Supplied data:
┏━━
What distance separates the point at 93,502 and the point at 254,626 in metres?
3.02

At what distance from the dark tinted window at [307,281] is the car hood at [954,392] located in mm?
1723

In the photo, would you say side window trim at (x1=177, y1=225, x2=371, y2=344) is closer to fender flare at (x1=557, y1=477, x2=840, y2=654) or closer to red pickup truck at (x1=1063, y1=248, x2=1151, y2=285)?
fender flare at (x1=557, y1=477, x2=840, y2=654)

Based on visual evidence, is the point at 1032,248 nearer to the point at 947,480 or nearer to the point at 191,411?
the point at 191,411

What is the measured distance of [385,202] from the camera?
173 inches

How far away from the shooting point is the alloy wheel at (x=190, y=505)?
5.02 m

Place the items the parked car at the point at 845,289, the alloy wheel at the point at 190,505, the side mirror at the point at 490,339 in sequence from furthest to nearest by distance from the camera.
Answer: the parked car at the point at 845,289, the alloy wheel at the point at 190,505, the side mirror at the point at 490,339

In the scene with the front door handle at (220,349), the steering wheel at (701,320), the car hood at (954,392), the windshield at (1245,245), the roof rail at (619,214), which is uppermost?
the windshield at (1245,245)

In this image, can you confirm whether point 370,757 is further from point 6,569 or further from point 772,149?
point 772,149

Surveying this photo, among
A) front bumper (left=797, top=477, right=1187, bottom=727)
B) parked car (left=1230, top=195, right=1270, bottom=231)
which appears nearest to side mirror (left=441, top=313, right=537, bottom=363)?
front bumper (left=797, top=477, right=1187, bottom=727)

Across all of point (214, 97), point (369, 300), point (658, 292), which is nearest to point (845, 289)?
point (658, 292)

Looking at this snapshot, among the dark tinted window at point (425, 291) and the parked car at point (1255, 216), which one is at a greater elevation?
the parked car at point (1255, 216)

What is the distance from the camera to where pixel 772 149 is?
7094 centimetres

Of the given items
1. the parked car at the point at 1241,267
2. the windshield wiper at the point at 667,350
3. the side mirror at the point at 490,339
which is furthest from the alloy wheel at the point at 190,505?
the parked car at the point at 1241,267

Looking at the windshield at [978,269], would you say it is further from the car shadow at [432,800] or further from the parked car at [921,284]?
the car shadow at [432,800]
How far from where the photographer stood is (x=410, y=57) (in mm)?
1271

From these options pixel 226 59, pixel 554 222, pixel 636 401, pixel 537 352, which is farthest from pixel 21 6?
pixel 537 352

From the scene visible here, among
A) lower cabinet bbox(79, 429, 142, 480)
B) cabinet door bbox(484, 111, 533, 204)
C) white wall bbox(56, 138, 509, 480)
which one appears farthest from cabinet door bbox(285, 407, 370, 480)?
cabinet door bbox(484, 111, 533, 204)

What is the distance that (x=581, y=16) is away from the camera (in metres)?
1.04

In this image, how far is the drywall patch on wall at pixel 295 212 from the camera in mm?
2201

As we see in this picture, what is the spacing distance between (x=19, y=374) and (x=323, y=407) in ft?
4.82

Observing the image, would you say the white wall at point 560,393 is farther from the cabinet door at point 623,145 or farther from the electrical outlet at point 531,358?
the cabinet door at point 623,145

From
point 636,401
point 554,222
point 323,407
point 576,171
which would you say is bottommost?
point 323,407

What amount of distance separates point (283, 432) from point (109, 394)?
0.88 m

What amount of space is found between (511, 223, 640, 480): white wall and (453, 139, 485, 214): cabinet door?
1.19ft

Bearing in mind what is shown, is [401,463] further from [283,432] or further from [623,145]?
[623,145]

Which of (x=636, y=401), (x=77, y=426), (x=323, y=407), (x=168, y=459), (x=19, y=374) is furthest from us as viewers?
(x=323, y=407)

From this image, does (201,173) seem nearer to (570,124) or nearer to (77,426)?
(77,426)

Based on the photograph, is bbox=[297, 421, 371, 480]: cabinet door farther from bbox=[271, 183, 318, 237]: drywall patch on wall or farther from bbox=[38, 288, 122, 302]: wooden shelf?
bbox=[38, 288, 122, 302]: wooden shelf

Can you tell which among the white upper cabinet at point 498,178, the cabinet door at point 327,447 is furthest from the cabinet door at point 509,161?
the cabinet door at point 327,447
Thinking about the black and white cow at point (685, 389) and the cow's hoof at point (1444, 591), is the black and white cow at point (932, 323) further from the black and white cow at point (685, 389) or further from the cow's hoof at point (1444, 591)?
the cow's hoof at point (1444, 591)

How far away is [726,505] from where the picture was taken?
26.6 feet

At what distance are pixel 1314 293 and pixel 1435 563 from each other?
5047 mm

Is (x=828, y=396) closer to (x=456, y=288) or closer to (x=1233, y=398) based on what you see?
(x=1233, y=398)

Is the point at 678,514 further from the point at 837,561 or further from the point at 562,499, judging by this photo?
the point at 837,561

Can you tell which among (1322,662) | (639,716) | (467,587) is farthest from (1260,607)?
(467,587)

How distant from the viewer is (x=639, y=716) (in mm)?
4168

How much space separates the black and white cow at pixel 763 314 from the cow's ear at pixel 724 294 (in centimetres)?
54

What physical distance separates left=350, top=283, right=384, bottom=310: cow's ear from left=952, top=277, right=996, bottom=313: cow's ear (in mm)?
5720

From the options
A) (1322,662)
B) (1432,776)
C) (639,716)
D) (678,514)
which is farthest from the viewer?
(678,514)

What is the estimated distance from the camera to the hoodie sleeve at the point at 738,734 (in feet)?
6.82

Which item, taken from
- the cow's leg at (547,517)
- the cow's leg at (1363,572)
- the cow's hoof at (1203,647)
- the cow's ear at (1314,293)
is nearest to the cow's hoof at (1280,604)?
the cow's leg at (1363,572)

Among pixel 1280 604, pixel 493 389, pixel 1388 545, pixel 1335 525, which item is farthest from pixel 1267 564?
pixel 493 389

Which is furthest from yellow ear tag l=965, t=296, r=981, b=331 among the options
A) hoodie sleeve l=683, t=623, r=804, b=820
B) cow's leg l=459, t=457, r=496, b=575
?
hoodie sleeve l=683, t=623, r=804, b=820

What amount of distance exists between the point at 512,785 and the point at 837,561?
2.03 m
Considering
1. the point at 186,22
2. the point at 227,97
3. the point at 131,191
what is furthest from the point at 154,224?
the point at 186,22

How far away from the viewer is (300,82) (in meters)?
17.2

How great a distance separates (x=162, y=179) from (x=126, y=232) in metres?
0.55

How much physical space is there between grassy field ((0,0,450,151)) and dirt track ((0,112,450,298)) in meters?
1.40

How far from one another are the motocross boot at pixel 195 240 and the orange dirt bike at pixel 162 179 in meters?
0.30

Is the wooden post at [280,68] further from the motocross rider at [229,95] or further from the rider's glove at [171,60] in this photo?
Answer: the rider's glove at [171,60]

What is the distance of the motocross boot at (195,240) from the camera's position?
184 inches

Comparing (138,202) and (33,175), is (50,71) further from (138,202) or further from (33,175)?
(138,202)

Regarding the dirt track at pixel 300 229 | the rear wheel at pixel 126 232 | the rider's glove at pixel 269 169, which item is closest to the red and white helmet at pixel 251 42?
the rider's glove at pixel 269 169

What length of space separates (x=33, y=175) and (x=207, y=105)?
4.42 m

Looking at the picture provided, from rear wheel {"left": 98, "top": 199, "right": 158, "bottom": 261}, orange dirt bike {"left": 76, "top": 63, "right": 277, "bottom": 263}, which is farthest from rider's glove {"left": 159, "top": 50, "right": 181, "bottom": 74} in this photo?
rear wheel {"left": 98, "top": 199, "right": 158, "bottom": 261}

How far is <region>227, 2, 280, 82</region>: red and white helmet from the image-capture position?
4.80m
┗━━
Exercise brief:
Write out every one of the lines above without changing anything in them.

Answer below:
What distance separates the point at 93,502 and the point at 254,626 in metres?
3.02

At what distance from the dark tinted window at [307,281] is the car hood at [954,392] located in mm?
1723

In the photo, would you say side window trim at (x1=177, y1=225, x2=371, y2=344) is closer to fender flare at (x1=557, y1=477, x2=840, y2=654) or closer to red pickup truck at (x1=1063, y1=248, x2=1151, y2=285)?
fender flare at (x1=557, y1=477, x2=840, y2=654)

Based on visual evidence, is the point at 1032,248 nearer to the point at 947,480 or nearer to the point at 191,411?
the point at 191,411

What is the measured distance of [385,202] from the camera?
173 inches

How far away from the shooting point is the alloy wheel at (x=190, y=505)?
5.02 m

Place the items the parked car at the point at 845,289, the alloy wheel at the point at 190,505, the side mirror at the point at 490,339 in sequence from furthest to nearest by distance from the camera.
Answer: the parked car at the point at 845,289, the alloy wheel at the point at 190,505, the side mirror at the point at 490,339

In the scene with the front door handle at (220,349), the steering wheel at (701,320), the car hood at (954,392), the windshield at (1245,245), the roof rail at (619,214), which is uppermost?
the windshield at (1245,245)

In this image, can you confirm whether point 370,757 is further from point 6,569 or further from point 772,149?
point 772,149

Surveying this photo, among
A) front bumper (left=797, top=477, right=1187, bottom=727)
B) parked car (left=1230, top=195, right=1270, bottom=231)
which appears nearest to side mirror (left=441, top=313, right=537, bottom=363)?
front bumper (left=797, top=477, right=1187, bottom=727)

Across all of point (214, 97), point (369, 300), point (658, 292), which is nearest to point (845, 289)?
point (658, 292)

Looking at this snapshot, among the dark tinted window at point (425, 291) and the parked car at point (1255, 216), which one is at a greater elevation?
the parked car at point (1255, 216)

What is the distance from the camera to where pixel 772 149 is?
7094 centimetres

Of the given items
1. the parked car at the point at 1241,267
2. the windshield wiper at the point at 667,350
3. the side mirror at the point at 490,339
which is furthest from the alloy wheel at the point at 190,505?
the parked car at the point at 1241,267

Looking at the windshield at [978,269], would you say it is further from the car shadow at [432,800] or further from the parked car at [921,284]?
the car shadow at [432,800]
How far from where the photographer stood is (x=410, y=57) (in mm)?
1271

From these options pixel 226 59, pixel 554 222, pixel 636 401, pixel 537 352, which is farthest from pixel 21 6?
pixel 537 352

From the scene visible here, among
A) lower cabinet bbox(79, 429, 142, 480)
B) cabinet door bbox(484, 111, 533, 204)
C) white wall bbox(56, 138, 509, 480)
which one appears farthest from cabinet door bbox(285, 407, 370, 480)?
cabinet door bbox(484, 111, 533, 204)

What is the distance that (x=581, y=16) is away from the camera (in metres)?
1.04

In this image, how far is the drywall patch on wall at pixel 295 212 from the camera in mm?
2201

As we see in this picture, what is the spacing distance between (x=19, y=374) and (x=323, y=407) in ft?
4.82

Observing the image, would you say the white wall at point 560,393 is farther from the cabinet door at point 623,145 or farther from the electrical outlet at point 531,358?
the cabinet door at point 623,145

From
point 636,401
point 554,222
point 323,407
point 576,171
which would you say is bottommost?
point 323,407

What amount of distance separates point (283, 432) from point (109, 394)?
0.88 m

What amount of space is found between (511, 223, 640, 480): white wall and (453, 139, 485, 214): cabinet door?
1.19ft

Bearing in mind what is shown, is [401,463] further from [283,432] or further from [623,145]?
[623,145]

Which of (x=636, y=401), (x=77, y=426), (x=323, y=407), (x=168, y=459), (x=19, y=374) is furthest from us as viewers?
(x=323, y=407)

From this image, does (201,173) seem nearer to (570,124) or nearer to (77,426)?
(77,426)

Based on the photograph, is bbox=[297, 421, 371, 480]: cabinet door farther from bbox=[271, 183, 318, 237]: drywall patch on wall or farther from bbox=[38, 288, 122, 302]: wooden shelf?
bbox=[38, 288, 122, 302]: wooden shelf

Can you tell which among the white upper cabinet at point 498,178, the cabinet door at point 327,447 is furthest from the cabinet door at point 509,161?
the cabinet door at point 327,447
Thinking about the black and white cow at point (685, 389) and the cow's hoof at point (1444, 591), is the black and white cow at point (932, 323) further from the black and white cow at point (685, 389) or further from the cow's hoof at point (1444, 591)?
the cow's hoof at point (1444, 591)

How far away is [726,505] from where the picture was taken?
26.6 feet

At what distance are pixel 1314 293 and pixel 1435 563 from each other?
5047 mm

Is (x=828, y=396) closer to (x=456, y=288) or closer to (x=1233, y=398) based on what you see?
(x=1233, y=398)

Is the point at 678,514 further from the point at 837,561 or further from the point at 562,499, judging by this photo?
the point at 837,561

Can you tell which among (1322,662) | (639,716) | (467,587) is farthest from (1260,607)?
(467,587)

How distant from the viewer is (x=639, y=716) (in mm)?
4168

How much space separates the black and white cow at pixel 763 314 from the cow's ear at pixel 724 294 (in centimetres)?
54

What physical distance separates left=350, top=283, right=384, bottom=310: cow's ear from left=952, top=277, right=996, bottom=313: cow's ear (in mm)?
5720

From the options
A) (1322,662)
B) (1432,776)
C) (639,716)
D) (678,514)
which is farthest from the viewer?
(678,514)

What is the estimated distance from the camera to the hoodie sleeve at the point at 738,734 (in feet)?
6.82

Which item, taken from
- the cow's leg at (547,517)
- the cow's leg at (1363,572)
- the cow's hoof at (1203,647)
- the cow's ear at (1314,293)
is nearest to the cow's hoof at (1280,604)?
the cow's leg at (1363,572)

Among pixel 1280 604, pixel 493 389, pixel 1388 545, pixel 1335 525, which item is farthest from pixel 1267 564?
pixel 493 389

Which is furthest from yellow ear tag l=965, t=296, r=981, b=331 among the options
A) hoodie sleeve l=683, t=623, r=804, b=820
B) cow's leg l=459, t=457, r=496, b=575
?
hoodie sleeve l=683, t=623, r=804, b=820

What amount of distance exists between the point at 512,785 and the point at 837,561?
2.03 m
Considering
1. the point at 186,22
2. the point at 227,97
3. the point at 131,191
what is furthest from the point at 154,224?
the point at 186,22

How far away from the viewer is (300,82) (in meters)?
17.2

How great a distance separates (x=162, y=179) from (x=126, y=232) in metres?
0.55

How much physical space is there between grassy field ((0,0,450,151)) and dirt track ((0,112,450,298)) in meters?
1.40

How far from one another are the motocross boot at pixel 195 240 and the orange dirt bike at pixel 162 179 in meters?
0.30

Is the wooden post at [280,68] further from the motocross rider at [229,95] or further from the rider's glove at [171,60] in this photo?
Answer: the rider's glove at [171,60]

What is the distance of the motocross boot at (195,240) from the camera's position?
184 inches

Comparing (138,202) and (33,175), is (50,71) further from (138,202) or further from (33,175)?
(138,202)

Regarding the dirt track at pixel 300 229 | the rear wheel at pixel 126 232 | the rider's glove at pixel 269 169, which item is closest to the red and white helmet at pixel 251 42?
the rider's glove at pixel 269 169

What length of space separates (x=33, y=175) and (x=207, y=105)?
4.42 m

Looking at the picture provided, from rear wheel {"left": 98, "top": 199, "right": 158, "bottom": 261}, orange dirt bike {"left": 76, "top": 63, "right": 277, "bottom": 263}, which is farthest from rider's glove {"left": 159, "top": 50, "right": 181, "bottom": 74} in this photo?
rear wheel {"left": 98, "top": 199, "right": 158, "bottom": 261}

How far is <region>227, 2, 280, 82</region>: red and white helmet from the image-capture position?
4.80m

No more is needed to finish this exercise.